C'est une film tres magnifique. J'adore ... okay I don't actually speak french.
I loved this movie. Everything about it.

So this movie is made up out of 18 segments, every segment directed by different directors, with different actors and different stories, telling stories about Paris. Some notable directors (from the top of my hat, not gonna look them up) are Wes Craven, the Coen Brothers, Gus van Saint and Alfonso Cuaron. Some notable actors are Gerard Depardieu, Juliette Binoche, Steve Buscemi, Willem Dafor and Elijah Wood. They are all set in different "arrondismonts" in Paris and are all about love in one way or another. After I watched it I thought about what my favorite segments were but honestly, they were all great. Alfonso Cuaron did a one shot segment with Nick Nolte and some girl talking that has a twist ending and is fun to look at. The segment with Elijah Wood (and a cameo by Wes Craven) has a love story about vampires. Then there are some deeper stories like one about a man who doesn't love his wife anymore. One story is about a woman played by Juliette Binoche, whose kid died and she has to cope with it. The Coen Brothers segment with Steve Buscemi is funny because of Steve Buscemi and doesn't end happy (but if you know the Coen Brothers you already know that it won't). There are segments talking about topics that are still hot today, like one where a boy falls in love with a muslim girl. Or the one where a gay guy tries to find out if another guy is gay too without being too open about it. And the last one about an american tourist in Paris made me have goosebumps and made me feel. There are more segments but I don't wanna recount them all. Gotta watch it ;).
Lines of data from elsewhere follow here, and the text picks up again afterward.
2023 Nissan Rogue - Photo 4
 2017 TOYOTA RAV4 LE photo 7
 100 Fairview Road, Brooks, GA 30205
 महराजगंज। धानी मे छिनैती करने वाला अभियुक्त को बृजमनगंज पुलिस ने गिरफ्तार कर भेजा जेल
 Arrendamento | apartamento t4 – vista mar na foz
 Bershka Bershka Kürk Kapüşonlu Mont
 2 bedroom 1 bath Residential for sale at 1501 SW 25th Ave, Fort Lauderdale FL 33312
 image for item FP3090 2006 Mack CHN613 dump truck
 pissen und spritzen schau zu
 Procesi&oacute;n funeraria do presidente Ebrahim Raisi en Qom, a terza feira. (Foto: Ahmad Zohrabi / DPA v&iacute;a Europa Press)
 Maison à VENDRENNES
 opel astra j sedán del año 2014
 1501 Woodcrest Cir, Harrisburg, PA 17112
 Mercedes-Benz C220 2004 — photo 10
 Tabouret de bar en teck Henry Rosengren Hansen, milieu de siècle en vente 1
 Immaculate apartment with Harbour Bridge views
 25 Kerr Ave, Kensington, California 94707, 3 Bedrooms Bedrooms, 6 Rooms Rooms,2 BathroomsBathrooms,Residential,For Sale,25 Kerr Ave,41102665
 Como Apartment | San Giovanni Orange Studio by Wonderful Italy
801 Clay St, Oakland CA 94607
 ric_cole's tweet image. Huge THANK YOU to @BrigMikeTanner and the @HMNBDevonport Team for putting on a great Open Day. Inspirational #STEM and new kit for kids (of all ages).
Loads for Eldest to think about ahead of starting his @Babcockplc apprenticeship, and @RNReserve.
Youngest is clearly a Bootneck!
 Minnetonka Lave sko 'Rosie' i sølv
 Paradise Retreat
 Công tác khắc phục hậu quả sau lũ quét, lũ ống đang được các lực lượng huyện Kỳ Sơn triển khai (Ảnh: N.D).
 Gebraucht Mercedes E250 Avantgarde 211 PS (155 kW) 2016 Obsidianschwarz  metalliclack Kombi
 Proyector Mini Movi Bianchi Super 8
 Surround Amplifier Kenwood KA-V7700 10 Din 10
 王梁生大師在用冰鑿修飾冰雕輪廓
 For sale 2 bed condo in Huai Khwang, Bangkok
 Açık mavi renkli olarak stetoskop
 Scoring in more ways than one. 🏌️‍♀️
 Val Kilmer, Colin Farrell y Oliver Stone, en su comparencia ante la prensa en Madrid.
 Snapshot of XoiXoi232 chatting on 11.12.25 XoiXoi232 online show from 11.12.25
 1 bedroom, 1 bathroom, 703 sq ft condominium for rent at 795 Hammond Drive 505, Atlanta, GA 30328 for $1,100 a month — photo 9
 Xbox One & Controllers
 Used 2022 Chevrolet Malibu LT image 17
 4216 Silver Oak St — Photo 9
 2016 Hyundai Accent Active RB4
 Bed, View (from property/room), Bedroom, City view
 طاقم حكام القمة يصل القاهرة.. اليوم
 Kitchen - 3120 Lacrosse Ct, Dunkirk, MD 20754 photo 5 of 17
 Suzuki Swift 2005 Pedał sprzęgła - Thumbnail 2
Also, even though it's a French movie, there are many scenes (sometimes whole segments) in English or without any dialogue. So it is watchable even if you don't speak french.

The acting is top notch, some segments wouldn't work if it wasn't for the acting. Steve Buscemis whole segment is just working because of his facial expressions. The same is for another segment with a mother and her baby, you will know it when you see it.

All in all I just love this movie. It is my favorite french movie, it is so much fun to watch and really a fun for everyone, not just movie geeks like me. I rate this movie 5 stars and a like. Everyone should watch it.